Le sang m'en bat encore les tempes, j'ai la gorge douloureuse d'avoir tant crié. Je suis encore empli de fureur. Je ne décolère pas. Et puisque mes cris n'ont pas su te convaincre, j'espère que mes mots sauront mieux le faire.

J'ai été si naïf de croire que ce voyage n'était que pour lui permettre de voir son frère ! Pourtant, je te connais, je sais, à la longue, que tu ne fais rien sans une idée précise derrière la tête. Ce voyage... ce n'est rien de moins qu'une mission diplomatique ! Autrement dit, tu l'as choisie elle pour représenter la couronne, pour te représenter. Henriette ! Je ne peux comprendre ce choix. Tu le sais pourtant qu'elle n'a pas la trempe pour, plus encore, elle ne sait conserver aucun secret, pire encore, qu'elle déforme tout ce qu'on lui dit ! Comment peux-tu lui donner ce genre de mission et m'en exclure ?

Parce que j'aime m'habiller en femme, me poudrer le nez, que je préfère les hommes au femmes, je ne serais un bon militaire ? un bon stratège ? C'est là où tu te trompes, cher frère. J'aimerais te prouver ma valeur, te montrer ce que je vaux, te seconder comme je le faisais lorsque nous étions enfants et jouions à la guerre. Mais aujourd'hui encore, comme autrefois, tu ne me fais pas confiance et préfère jouer seul. Je pouvais l'admettre quand tu te débrouillais effectivement tout seul ou avec tes ministres qui ne sont au fond que l'ombre de toi-même mais là... là, tu fais appel à elle ! A elle !

Après tout ce qu'il s'est passé ! Comme si ça ne t'avais pas suffi de t'emparer de ma femme, qu'elle soit amoureuse de toi au lieu de m'aimer moi, de la rendre jalouse de tes maîtresses, de laisser toute la Cour et la France avec penser que vous étiez amants, tu as voulu faire d'elle ton ambassadrice alors que tu me refuse encore de t'aider au combat !

Tu m'exclus de ta stratégie militaire, repousse mes conseils, mes demandes de t'aider, ignore mes remarques sur ces plans alambiqués que tes ministres te donnent. Tu ne peux pas faire ainsi : me repousser continuellement et la prendre elle, pour confidente, comme ambassadrice !

Je le refuse, tu m'entends ? Je le refuse !

Je t'en ai voulu, je lui en ai voulu, de te préférer à moi. Si tu savais comme j'ai été horrible avec elle de ce fait. Je voulais vous punir tous les deux, la punir elle surtout car toi, tu as toujours été intouchable. Je l'avoue, je l'ai mise enceinte chaque année pour te faire fuir pensant que son ventre plein te ferait réfléchir, t'effrayerait peut-être. Mais vous n'avez cessé d'être proche, et il a fallu cette Vallière pour qu'enfin cette trahison cesse.

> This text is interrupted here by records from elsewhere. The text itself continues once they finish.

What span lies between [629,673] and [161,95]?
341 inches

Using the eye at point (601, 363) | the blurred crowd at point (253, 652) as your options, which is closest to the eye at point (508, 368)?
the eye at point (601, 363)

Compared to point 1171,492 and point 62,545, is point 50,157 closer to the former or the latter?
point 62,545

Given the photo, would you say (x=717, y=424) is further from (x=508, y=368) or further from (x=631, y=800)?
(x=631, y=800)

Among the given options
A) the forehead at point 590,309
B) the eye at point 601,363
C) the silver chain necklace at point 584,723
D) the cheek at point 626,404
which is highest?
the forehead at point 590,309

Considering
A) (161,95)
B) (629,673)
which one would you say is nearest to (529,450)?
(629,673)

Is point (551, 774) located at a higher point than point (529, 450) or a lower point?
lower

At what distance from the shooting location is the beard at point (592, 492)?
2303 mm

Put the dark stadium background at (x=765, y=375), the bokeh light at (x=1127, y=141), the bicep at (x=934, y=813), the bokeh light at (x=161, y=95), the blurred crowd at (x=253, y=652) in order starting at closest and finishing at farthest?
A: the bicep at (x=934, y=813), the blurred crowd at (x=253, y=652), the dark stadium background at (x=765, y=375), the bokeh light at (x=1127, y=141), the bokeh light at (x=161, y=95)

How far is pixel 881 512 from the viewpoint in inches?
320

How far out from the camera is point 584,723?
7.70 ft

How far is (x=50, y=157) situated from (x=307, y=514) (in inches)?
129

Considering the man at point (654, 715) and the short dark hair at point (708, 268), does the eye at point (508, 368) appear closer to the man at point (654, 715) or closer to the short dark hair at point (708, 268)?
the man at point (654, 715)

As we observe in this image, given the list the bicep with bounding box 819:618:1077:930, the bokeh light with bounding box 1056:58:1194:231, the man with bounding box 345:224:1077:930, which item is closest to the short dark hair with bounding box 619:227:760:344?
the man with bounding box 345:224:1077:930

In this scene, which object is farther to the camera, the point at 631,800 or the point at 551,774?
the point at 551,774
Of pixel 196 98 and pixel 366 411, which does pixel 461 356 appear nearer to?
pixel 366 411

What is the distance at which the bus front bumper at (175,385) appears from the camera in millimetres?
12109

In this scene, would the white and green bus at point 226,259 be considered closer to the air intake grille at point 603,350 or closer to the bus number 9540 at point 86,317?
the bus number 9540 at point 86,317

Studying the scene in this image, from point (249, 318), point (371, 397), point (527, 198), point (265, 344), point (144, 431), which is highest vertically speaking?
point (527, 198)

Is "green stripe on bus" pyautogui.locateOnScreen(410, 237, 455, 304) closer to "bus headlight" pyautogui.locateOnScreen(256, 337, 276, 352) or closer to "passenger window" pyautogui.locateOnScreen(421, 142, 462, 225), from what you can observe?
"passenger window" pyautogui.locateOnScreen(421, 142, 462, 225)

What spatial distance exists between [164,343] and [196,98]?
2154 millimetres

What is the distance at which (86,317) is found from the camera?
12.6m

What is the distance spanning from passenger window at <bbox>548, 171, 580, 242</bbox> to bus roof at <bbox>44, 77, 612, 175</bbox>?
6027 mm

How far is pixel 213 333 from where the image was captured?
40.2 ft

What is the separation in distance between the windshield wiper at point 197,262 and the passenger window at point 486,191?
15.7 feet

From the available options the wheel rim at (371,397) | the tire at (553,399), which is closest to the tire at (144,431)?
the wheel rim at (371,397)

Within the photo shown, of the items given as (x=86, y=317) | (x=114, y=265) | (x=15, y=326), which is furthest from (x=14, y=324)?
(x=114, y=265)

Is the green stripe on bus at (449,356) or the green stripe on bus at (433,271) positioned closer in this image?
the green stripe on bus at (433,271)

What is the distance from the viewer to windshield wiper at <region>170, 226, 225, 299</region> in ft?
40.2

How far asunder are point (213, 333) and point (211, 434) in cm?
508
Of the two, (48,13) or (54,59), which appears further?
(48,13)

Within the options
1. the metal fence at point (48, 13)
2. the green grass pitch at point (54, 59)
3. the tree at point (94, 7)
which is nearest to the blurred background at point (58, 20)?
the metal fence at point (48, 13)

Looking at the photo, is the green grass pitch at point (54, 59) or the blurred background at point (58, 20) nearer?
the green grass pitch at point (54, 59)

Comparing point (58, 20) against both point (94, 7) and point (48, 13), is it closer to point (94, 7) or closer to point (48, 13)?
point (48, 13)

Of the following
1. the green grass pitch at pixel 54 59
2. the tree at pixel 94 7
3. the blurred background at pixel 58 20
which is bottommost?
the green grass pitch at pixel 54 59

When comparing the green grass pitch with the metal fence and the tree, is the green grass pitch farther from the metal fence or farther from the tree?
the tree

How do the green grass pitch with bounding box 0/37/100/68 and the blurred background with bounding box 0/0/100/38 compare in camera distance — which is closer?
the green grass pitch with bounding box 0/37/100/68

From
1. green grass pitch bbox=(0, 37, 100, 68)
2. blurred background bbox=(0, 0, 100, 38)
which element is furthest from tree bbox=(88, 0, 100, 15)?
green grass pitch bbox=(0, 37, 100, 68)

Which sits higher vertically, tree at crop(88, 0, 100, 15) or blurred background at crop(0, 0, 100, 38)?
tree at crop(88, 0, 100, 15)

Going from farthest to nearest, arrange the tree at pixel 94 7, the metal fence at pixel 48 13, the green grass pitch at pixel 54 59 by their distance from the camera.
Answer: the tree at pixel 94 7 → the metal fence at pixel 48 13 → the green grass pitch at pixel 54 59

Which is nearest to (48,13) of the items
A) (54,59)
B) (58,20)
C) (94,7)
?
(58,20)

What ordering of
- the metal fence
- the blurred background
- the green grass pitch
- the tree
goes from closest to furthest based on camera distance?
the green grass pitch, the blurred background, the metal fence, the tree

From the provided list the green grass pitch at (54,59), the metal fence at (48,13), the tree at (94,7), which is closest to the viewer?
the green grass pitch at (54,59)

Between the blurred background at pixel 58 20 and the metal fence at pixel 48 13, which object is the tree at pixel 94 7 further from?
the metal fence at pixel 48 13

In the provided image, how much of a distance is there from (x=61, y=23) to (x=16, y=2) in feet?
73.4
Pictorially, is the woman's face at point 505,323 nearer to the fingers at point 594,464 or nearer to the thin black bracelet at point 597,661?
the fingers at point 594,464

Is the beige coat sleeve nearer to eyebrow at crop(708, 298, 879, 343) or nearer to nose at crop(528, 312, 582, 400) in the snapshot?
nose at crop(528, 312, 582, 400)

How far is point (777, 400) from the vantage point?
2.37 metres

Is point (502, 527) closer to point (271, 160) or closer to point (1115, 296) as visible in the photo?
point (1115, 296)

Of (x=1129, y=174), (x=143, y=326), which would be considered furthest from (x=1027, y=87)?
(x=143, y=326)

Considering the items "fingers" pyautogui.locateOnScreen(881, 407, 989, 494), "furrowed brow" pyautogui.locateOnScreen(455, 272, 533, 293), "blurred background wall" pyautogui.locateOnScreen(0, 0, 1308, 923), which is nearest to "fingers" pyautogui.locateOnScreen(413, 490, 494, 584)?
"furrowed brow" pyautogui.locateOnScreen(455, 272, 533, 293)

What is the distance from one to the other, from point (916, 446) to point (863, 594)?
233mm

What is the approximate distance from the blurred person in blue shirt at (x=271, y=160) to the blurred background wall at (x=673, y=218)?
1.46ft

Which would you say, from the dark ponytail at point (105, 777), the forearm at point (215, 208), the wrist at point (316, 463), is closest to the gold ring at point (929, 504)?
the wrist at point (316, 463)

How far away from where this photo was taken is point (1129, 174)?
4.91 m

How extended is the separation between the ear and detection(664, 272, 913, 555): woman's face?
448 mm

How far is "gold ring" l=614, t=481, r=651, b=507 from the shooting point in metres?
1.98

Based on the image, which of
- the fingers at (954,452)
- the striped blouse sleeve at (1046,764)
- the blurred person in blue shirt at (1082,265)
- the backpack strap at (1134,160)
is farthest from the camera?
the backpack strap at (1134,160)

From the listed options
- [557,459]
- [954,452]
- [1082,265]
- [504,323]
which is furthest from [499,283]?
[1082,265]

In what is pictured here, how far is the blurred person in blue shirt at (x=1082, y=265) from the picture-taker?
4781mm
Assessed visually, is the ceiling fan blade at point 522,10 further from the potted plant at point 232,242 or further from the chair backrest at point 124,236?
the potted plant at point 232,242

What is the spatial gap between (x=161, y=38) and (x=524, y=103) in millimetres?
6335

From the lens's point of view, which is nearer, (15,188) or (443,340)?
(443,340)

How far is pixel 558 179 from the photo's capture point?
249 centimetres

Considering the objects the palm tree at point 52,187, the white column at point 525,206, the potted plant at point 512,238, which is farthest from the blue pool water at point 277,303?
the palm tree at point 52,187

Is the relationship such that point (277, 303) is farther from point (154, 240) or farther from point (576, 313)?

Tu n'avais pas le moindre égard pour moi, et par conséquent, elle non plus. Pourquoi en aurait-elle eu alors que tu n'en avais ? Elle m'a traité comme tu l'as toujours fait, comme si je serais toujours là quoi qu'elle fasse, peu importe les humiliations qu'elle me faisait subir. Et comme un idiot, je me contentais de cris, de crises, au lieu de lui rendre la pareil. J'ai toujours été ainsi avec toi aussi. A vous pardonner toutes vos erreurs.

Mais cela suffit !

Toutes ces douleurs que vous m'avez fait endurer, toi et elle, ce n'est rien en comparaison de ce qu'il me fait endurer, lui, le Chevalier. Tu l'as libéré, envoyé en exil en Italie, et j'en suis très heureux. Ne me crois pas ingrat, bien au contraire.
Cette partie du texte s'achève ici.